Parent stock crashed: Investors refuse to buy SPAC merger

High volatility in stock trading Parent information security Continues, this time heading south. The parent stock plunged about 40% in a huge turnover on Sunday morning, after the company reported that the Ministry of Defense had disqualified its subsidiary, Cuppoint Technologies, from winning the tender. The company stressed that the disqualification and cancellation of the tender “may affect the company’s results in 2022”.

The father later issued a clarification notice, in which it was alleged, among other things, that the cancellation of the tender was technical and that CuPoint intends to submit a bid in the new tender, if it is published. The company explained this by saying that the tender is not related to the parent company’s cyber security products, and that its scope is only about NIS 800,000, so that in fact its cancellation will not have a significant effect on its revenues this year. Following the clarification, the decline in the stock moderated to about 25% “only” in the afternoon, but at the close it fell by 35%.

The parent provides cyber solutions as part of cloud computing or servers, as well as a reduced cyber protection solution for IoT (the “Internet of Things”). The company was merged in 2021 into an ALD company traded on the Tel Aviv Stock Exchange.

The planned merger for SPAC – 6 times its current market value

The sharp drop in the stock earlier this week comes in the wake of last week’s dramatic report that parent security is set to merge with Wall Street-listed SPAC. SPAC companies are inactive companies that raise money from the public in order to acquire an existing company within a limited time. For private companies this is an alternative way to reach the public market, and in the case of the parent, which is already trading in Tel Aviv, the merger will allow it to reach trading on Wall Street, and later intends to delete its shares from trading in Tel Aviv.

If the move is successful, the company is expected to merge with the American SPAC Mount Rainer at a value of $ 1.28 billion before cash (NIS 4.1 billion) – more than 6 times its current market value (after the declines on Sunday) which stands at about NIS 570 million.

According to the company’s report, the SPAC fund has $ 172 million earmarked for the parent (an amount that could decrease in the event that investors prefer to redeem the investment rather than participate in the merger), and in addition it issues a $ 50 million PIPE to institutional investors from Israel.

However, local investors probably cast great doubt on the success of the merger, as on the day of the announcement the parent share in Tel Aviv rose by only 13%, on Thursday it has already fallen by 11%, and with the fall on Sunday the stock completes a 28% collapse last week.

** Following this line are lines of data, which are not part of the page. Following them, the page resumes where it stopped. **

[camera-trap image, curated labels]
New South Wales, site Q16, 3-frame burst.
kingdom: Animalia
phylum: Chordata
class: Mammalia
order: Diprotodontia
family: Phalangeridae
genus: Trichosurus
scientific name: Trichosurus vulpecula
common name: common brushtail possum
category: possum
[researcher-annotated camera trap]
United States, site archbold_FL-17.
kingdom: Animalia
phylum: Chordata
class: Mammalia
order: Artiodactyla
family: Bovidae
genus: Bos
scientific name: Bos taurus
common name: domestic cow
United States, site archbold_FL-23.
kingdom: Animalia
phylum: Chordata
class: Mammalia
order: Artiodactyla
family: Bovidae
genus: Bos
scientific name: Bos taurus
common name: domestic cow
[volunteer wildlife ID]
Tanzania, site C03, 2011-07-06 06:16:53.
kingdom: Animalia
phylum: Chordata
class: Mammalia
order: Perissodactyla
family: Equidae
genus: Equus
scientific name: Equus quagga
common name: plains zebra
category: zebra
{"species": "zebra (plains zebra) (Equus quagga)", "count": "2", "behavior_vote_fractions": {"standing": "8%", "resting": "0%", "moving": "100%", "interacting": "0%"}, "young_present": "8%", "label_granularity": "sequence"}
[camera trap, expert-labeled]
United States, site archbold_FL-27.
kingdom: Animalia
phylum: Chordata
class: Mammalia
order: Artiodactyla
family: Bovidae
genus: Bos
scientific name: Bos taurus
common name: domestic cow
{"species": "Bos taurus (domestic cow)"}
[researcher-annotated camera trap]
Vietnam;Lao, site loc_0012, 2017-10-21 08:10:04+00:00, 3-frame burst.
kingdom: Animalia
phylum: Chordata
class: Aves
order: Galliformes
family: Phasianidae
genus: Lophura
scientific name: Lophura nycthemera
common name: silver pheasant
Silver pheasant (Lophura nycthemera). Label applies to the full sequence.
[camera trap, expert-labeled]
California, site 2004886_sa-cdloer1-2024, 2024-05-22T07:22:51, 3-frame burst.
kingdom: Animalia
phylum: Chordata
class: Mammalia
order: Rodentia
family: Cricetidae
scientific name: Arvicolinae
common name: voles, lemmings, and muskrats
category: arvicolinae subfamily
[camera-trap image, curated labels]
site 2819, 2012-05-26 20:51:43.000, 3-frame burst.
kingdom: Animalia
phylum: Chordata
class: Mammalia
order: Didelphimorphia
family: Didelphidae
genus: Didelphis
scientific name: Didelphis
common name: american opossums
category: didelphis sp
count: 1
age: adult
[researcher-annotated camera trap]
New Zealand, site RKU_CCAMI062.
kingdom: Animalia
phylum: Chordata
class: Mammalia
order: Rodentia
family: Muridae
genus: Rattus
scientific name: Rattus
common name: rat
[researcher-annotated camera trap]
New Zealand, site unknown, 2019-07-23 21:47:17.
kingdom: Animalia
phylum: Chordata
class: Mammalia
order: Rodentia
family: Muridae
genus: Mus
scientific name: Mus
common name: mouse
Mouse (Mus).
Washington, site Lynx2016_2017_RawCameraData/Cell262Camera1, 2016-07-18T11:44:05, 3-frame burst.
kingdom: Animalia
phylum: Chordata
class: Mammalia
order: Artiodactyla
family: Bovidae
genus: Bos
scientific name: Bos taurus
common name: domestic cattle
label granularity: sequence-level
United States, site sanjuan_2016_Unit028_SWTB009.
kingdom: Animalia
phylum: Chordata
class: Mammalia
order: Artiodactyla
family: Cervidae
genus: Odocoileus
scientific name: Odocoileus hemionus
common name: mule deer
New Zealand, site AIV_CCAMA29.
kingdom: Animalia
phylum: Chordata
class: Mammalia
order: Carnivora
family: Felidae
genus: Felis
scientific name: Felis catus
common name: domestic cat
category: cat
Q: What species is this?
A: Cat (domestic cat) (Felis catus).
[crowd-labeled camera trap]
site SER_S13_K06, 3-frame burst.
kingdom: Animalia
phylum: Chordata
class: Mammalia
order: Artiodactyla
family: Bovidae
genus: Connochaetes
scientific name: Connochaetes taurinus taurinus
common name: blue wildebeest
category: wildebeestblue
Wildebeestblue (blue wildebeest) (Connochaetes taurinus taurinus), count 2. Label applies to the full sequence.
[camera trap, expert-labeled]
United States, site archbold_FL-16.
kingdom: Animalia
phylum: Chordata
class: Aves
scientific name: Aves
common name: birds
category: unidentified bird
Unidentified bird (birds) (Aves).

“It’s good for investors to move trading to a more suitable market”

The parent CEO, Eyal Moshe, said in a conversation with Globes last week that “our tremendous growth in recent years indicates that the market and our customers believe in the company’s vision, its leadership and especially in its unique platform.”

Asked about the huge gap between the company’s value in Tel Aviv and its estimated value for the merger with SPAC, Moshe said that “according to comparison data of similar companies in the US, in the same field of activity and with similar revenues and growth rates, they are traded at multiples of 14 on revenues, and we trade in Tel Aviv at a multiplier of 3. We think we will better represent the investors if we transfer the trading to a market that is more suitable for the type of activity. ”

Moshe was asked if the company did not fear the cooling of the SPAC market, and said that “we looked at the world of spacks closely, and from our analysis it seems that there are very good companies that have merged, but came in with very high multipliers.

“At the end the market balances with reasonable multipliers; we enter with a revenue multiplier of less than 10. SPAC’s tool is a good financial tool, and we want to use it,” he concluded.